Gerade als Nolan das blutige Taschentuch von seiner Wunde nehmen und endlich in sein Zimmer verschwinden wollte, ging die Tür auf und zu Nolans Grauen stand kein anderer als Simon davor. 

Wenn man vom Teufel spricht, schätze ich. 

Sein Bruder hatte offensichtlich auch nicht damit gerechnet, Nolan hier zu sehen. “Oh- Entschuldigung!”, sagte er rasch und drehte sich weg, aber allein dieses Wort war genug, um Nolans Wut zu erneuern. 

“Wofür?”, fragte er verbittert. Seine Stimme hörte sich selbst in seinen eigenen Ohren dumpf an.

 “Dafür, dass du reinplatzt, ohne anzuklopfen? Dafür, dass du mich vor all meinen Freunden lächerlich gemacht hast? Oder dafür, dass - “, Nolans Stimme stockte ein wenig, “ - dass du nie zu mir hältst, nie, selbst wenn du genau weißt, dass ich Recht habe?”.

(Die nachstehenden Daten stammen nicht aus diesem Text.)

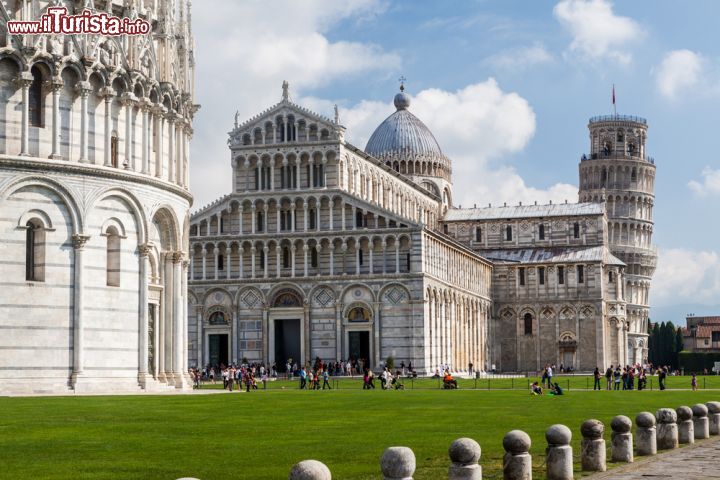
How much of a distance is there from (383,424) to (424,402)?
39.7ft

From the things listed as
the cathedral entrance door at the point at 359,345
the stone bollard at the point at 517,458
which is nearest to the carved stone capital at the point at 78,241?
the stone bollard at the point at 517,458

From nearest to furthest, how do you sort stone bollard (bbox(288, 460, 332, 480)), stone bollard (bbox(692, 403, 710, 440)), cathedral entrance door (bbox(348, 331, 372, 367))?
stone bollard (bbox(288, 460, 332, 480))
stone bollard (bbox(692, 403, 710, 440))
cathedral entrance door (bbox(348, 331, 372, 367))

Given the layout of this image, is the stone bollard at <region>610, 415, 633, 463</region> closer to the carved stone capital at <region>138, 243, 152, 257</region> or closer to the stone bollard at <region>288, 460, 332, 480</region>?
the stone bollard at <region>288, 460, 332, 480</region>

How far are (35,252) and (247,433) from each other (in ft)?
70.5

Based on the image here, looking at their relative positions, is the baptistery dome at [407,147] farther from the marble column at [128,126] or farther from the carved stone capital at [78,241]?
the carved stone capital at [78,241]

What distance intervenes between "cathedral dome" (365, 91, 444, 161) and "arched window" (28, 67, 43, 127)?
72.2m

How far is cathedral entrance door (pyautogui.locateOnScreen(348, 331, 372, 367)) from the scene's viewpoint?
3337 inches

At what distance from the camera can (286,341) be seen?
87.7 meters

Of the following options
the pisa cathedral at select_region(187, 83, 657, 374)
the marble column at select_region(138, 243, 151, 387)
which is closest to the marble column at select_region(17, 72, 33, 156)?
the marble column at select_region(138, 243, 151, 387)

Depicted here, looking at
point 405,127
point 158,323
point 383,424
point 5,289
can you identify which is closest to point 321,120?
point 405,127

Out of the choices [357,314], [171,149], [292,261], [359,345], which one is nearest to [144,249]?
[171,149]

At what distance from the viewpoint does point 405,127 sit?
116 meters

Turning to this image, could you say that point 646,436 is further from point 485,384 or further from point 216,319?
point 216,319

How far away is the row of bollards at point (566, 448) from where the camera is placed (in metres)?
13.2
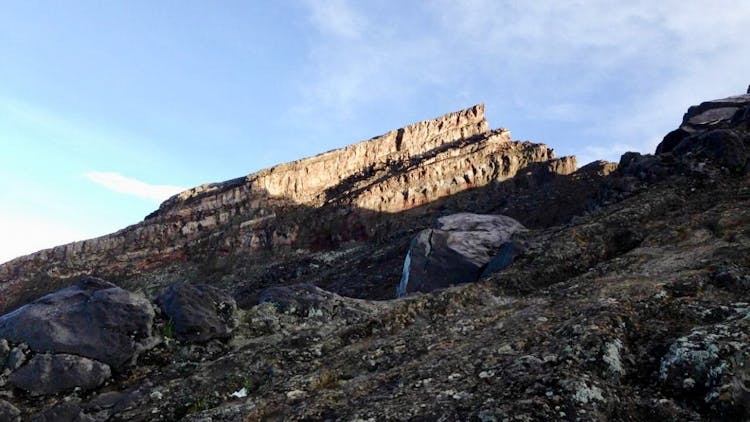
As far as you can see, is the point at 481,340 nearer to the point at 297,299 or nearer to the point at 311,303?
the point at 311,303

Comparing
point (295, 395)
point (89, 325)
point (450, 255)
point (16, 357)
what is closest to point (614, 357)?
point (295, 395)

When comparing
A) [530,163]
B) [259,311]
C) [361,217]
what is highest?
[530,163]

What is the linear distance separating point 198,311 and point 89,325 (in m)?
2.84

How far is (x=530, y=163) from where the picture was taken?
67938 millimetres

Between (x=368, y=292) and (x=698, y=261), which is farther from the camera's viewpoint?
(x=368, y=292)

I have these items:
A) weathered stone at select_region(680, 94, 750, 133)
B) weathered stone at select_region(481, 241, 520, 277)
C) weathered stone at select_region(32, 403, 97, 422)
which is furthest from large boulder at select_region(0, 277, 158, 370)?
weathered stone at select_region(680, 94, 750, 133)

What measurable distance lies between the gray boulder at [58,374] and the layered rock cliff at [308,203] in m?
53.8

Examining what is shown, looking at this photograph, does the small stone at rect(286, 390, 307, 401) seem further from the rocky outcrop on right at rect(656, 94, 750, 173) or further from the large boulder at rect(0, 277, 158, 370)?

Simon wollte etwas antworten, aber Nolan hatte heute schon genug von ihm gehört. Er sprang schnell auf, stürmte in sein Zimmer und knallte die Tür hinter sich zu. 

 

Simon versuchte es nicht nochmal, mit ihm zu reden. 

 

 

~ * ~

 

 

Okay, vielleicht war Nolan tatsächlich etwas zu weit gegangen, als er seinen Bruder als „böse“ bezeichnet hatte. Nicht, dass er das nicht gemeint hätte - das hatte er! Simon war, zumindest aus Nolans Perspektive, in diesem Fall eben „böse“. Das war nur eine Tatsache. Kein Grund, so extrem zu reagieren.

 

Und es war auf jeden Fall kein Grund, einfach so davonzustürmen. Der Trick war nur gut, wenn Nolan derjenige war, der ihn ausführte. 

 

„Simon! Komm schon, Simon, ich hab’s  nicht so gemeint!“, rief Nolan ihm hinterher und beschleunigte den Gang. Simon drehte sich nicht einmal zurück. 

 

„Denkst du nicht, du bist ein wenig dramatisch?“, versuchte Nolan erneut, „ich meine,das war jetzt doch nicht so - Simon!“

 

Fehlanzeige. Sein Bruder würdigte ihn keines Blickes. Und, okay, vielleicht war Nolan ein wenig gemein gewesen, aber das war doch echt übertrieben. Nolan hätte viel gemeiner sein können. 

 

Na schön, dachte Nolan grimmig und hielt inne. Wenn sein Bruder eben so sein wollte - bitte. Nolan würde ihm nicht ewig hinterherrufen wie ein Loser. 

 

Nolan öffnete gerade den Mund, um ihm sowas in der Art zuzurufen, als ihn plötzlich aus dem Nichts jemand von hinten packte. 

 

„Hey! Was -“

 

 Nolan versuchte sich zu wehren, aber der Griff des Fremden war halt wie Stahl. Nolan wollte gerade in  einen Wolf animagieren und dem Mann mal erklären, was Sache war, als er plötzlich einen Stich in der Nähe seines Halses spürte.

 

Eine Spritze?, dachte Nolan verwirrt. Dann wurde alles schwarz und er dachte gar nichts mehr. 

 

 

~ * ~

 

 

Nolan hatte seit Beginn seiner Gefangenschaft drei Feststellungen gemacht.

 

Erstens: Er konnte hier nicht animagieren. So viel hatte Nolan direkt festgestellt, nachdem er aufgewacht war. Die milde Irritation, mit der er zum ersten Mal  seine gefesselten Hände und Beine gemustert hatte, hatte sich relativ schnell in Panik und Angst umgewandelt, als ihm bewusst wurde, dass er auf keine einzige seiner Animox-Gestalten Zugriff hatte.  Der Grund dafür war, soweit Nolan es aufgeschnappt hatte, der sogenannte Raubstein - ein schwarzer, gruseliger Stein, den die Hüter auf einem Sockel platziert hatten, der sich über der Öffnung im Boden befand, in der man Nolan gefesselt hatte.  Aus seiner niedrigen und unglaublich unpraktischen Position bekam er das blöde Ding nur begrenzt zu sehen. Das änderte jedoch nichts an der Sache, dass Nolan es absolut verabscheute.

 

Zweitens: Nolan befand sich nicht mehr in Nordamerika. Er war in einem Thronsaal in der Zitadelle, die dem Imperium angehörte - derselben Animox-Organisation, von der Charlotte Roth auch gemeint hatte, sie würden nichts tun, um ihre vermisste Schwester zu finden. Ja, wieso wohl. 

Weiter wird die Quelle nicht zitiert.